La protagoniste de Et ma langue se mit à danser, est tout une enfant habitée par un fort sentiment de misère. Arrivée en France à l’âge de 5 ans, elle se sent difforme, boiteuse, hirsute, mal coiffée, aux cheveux noire-paillasse, volumineuse : son corps  trébuche, renverse, casse. Tout cela pourquoi ? Parce qu’un jour, à l’école, quelqu’un lui a dit « Tu ne peux pas jouer avec nous parce que t’es noire ». Depuis, elle érige la défense comme façon d’être au monde, et nourrit la fierté comme sentiment pour ne jamais flancher. Mais en même temps cette posture l’isole dans ces blessures et questionnements : « Les amis, les hommes, la famille : tout sauf leur ouvrir la porte qui pourrait les laisser porter sur elle ce regard désolé qu’on a parfois face à quelqu’un chez qui on devine un manque ».

Le grand silence

Ce manque est symbolisé par le grand silence qui empli sa vie familiale : « Notre culture n’est pas celle d’un pays, mais celle du silence et du brouillard ». Son père se tait par insatisfaction de sa vie en France, sa mère suite à une enfance traumatique au pays. Alors elle aussi, elle arrête de parler. Trois petits contes animent cette quête de parole à l’intérieur du roman. Celui d’une femme à la recherche de la langue de son enfant, celui d’une fille à la recherche de la langue de son père,  et celui d’un homme et d’un enfant qui marchent ensemble sans pouvoir véritablement communiquer.
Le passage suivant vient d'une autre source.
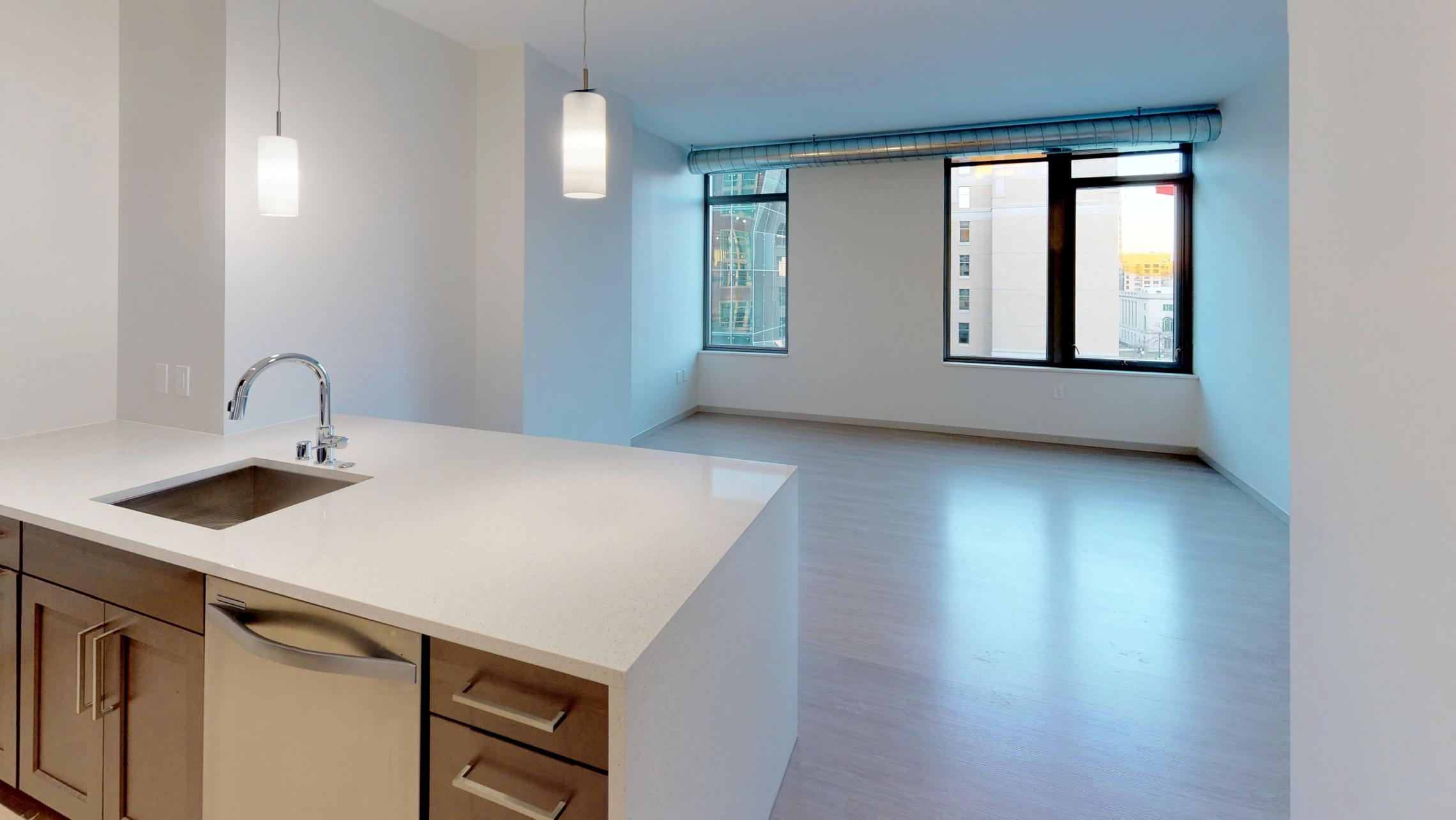 The-Pressman-Apartment-705-One-Bedroom-Modern-Upscale-Luxury-Downtown-Madison-Capitol-Square-Lifestyle-Home.jpg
Dans ce livre les langues se cachent dans des forêts, derrière des rochers, elles expliquent la raison de leur disparition et permettent des plongées dans le passé. Elles reconnectent la protagoniste à ce qu’elle n’arrive pas à comprendre, elles comblent les silences de sa famille. Une de ces langues dévoile : « Je suis partie car un jour la honte est arrivée. La honte de ne pas me sentir à la hauteur de la langue de mes parents ».

Toujours à coté

A partir du moment où les camarades d’école avaient fait mine de l’exclure, la protagoniste se positionne à côté des choses, des sentiments, des personnes. Elle aime la solitude, car c’est là que son identité survit loin du risque de se faire écraser : « être avec les autres, trop avec, c’est risquer de disparaître, me perdre, me diluer ». Elle sait qu’elle n’appartient pas « assez bien » à cette couleur noire qui est la sienne, et jongle entre l’envie et la peur de se métisser, le besoin de se couper de ces aïeules pour trouver sa route et la nécessité de les sentir près d’elle, d’avoir leurs conseils. Elle essaie constamment de se séparer de cette enfant honteuse et mal aimée qu’elle a été. Mais malgré ce masque du « tout va bien », armure qui semble être devenu sa seconde peau, pourra-t-elle véritablement se réconcilier avec son intériorité, trouver une plénitude de femme noire d’origine africaine en France, sans le lien à la langue et donc à toute  la culture parentale ? Comment abattre les murs qui s’érigent entre parents et enfants quand ces derniers sont mis au monde dans le pays d’immigration? A petit pas, ce roman intimiste et très imagé, nous plonge dans une psychanalyse  qui part de l’intime pour déboucher dans une grande colère vis-à-vis de l’histoire. Ce qui lui colle à la peau, elle se rend compte, n’est pas juste une défaillance familiale, quand plutôt une injustice  « vieille de plusieurs siècles ». Et pourtant, il y a un contrat, qui a été cousu par les ancêtres dans la poche des enfants d’immigrés africains, où on leur explique comment exister. On n’arrive pus bien à lire ce qu’il a été écrit, mais si la mémoire resurgissait quand-même ? Une première œuvre délicate et introspective.